■ Items listed in a dataset ■

┄┄┄┄┄┄┄┄┄┄┄┄┄┄┄┄┄┄┄┄

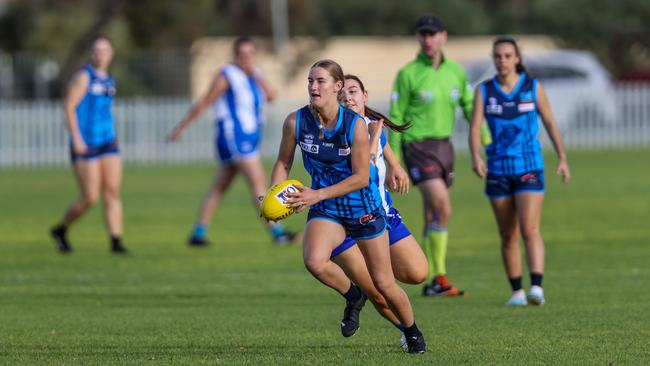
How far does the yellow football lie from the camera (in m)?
8.21

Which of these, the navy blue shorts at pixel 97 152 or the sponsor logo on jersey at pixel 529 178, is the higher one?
the navy blue shorts at pixel 97 152

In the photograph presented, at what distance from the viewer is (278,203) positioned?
822 centimetres

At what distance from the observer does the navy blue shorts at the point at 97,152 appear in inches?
619

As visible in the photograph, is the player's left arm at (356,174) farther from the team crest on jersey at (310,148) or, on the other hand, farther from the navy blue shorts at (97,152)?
the navy blue shorts at (97,152)

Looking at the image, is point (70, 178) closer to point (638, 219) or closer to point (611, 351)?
point (638, 219)

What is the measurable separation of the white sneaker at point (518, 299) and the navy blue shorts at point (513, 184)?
2.57 ft

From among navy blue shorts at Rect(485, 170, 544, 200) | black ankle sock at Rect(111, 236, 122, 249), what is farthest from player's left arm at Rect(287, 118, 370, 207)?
black ankle sock at Rect(111, 236, 122, 249)

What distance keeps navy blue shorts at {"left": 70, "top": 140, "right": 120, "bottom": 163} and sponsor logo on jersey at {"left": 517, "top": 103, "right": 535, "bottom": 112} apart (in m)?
5.91

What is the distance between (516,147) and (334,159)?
3.18m

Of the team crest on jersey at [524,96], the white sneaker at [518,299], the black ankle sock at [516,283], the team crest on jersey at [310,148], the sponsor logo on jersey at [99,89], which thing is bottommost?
the white sneaker at [518,299]

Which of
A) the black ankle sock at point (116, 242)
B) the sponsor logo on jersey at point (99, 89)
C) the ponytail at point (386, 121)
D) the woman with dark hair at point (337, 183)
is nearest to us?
the woman with dark hair at point (337, 183)

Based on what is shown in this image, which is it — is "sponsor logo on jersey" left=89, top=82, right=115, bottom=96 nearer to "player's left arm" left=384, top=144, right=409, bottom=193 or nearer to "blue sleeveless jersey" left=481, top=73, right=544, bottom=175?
"blue sleeveless jersey" left=481, top=73, right=544, bottom=175

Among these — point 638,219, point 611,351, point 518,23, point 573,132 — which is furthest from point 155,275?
point 518,23

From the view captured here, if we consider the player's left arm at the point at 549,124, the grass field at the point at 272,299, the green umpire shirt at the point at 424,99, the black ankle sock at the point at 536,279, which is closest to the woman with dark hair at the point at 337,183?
the grass field at the point at 272,299
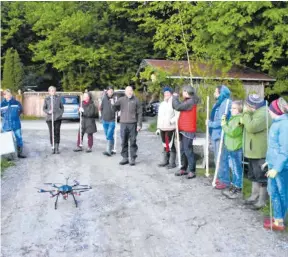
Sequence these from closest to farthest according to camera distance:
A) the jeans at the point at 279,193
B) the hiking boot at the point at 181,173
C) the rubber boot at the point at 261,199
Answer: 1. the jeans at the point at 279,193
2. the rubber boot at the point at 261,199
3. the hiking boot at the point at 181,173

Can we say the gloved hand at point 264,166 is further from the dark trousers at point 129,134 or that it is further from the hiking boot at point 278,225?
the dark trousers at point 129,134

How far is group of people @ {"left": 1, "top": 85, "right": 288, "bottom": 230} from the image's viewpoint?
612 cm

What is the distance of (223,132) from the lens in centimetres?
814

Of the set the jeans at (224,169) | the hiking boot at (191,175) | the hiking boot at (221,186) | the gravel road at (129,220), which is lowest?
the gravel road at (129,220)

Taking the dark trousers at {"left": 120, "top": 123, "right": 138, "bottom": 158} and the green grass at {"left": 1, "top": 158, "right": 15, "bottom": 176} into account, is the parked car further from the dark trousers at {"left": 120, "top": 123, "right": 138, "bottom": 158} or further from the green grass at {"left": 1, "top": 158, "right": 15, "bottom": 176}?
the dark trousers at {"left": 120, "top": 123, "right": 138, "bottom": 158}

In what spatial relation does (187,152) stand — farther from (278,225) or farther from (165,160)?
(278,225)

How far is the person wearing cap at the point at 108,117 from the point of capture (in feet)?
39.1

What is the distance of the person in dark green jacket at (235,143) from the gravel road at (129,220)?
0.97 feet

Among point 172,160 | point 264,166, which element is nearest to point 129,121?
point 172,160

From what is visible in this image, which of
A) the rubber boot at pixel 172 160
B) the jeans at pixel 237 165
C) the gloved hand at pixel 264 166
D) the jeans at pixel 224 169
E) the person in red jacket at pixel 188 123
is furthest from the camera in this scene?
the rubber boot at pixel 172 160

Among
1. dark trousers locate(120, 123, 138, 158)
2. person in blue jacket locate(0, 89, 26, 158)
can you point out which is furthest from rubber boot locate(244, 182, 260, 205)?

┄┄┄┄┄┄┄┄┄┄┄┄┄┄┄┄┄┄┄┄

■ What to produce ■
Reproduce word for word the lines of the material between the line holding "Sequence these from" and the line holding "2. the rubber boot at the point at 261,199", inclusive.

■ Solved exercise ■
Sequence these from closest to farthest according to camera distance:
A) the jeans at the point at 279,193
B) the hiking boot at the point at 181,173
C) the rubber boot at the point at 261,199
Answer: 1. the jeans at the point at 279,193
2. the rubber boot at the point at 261,199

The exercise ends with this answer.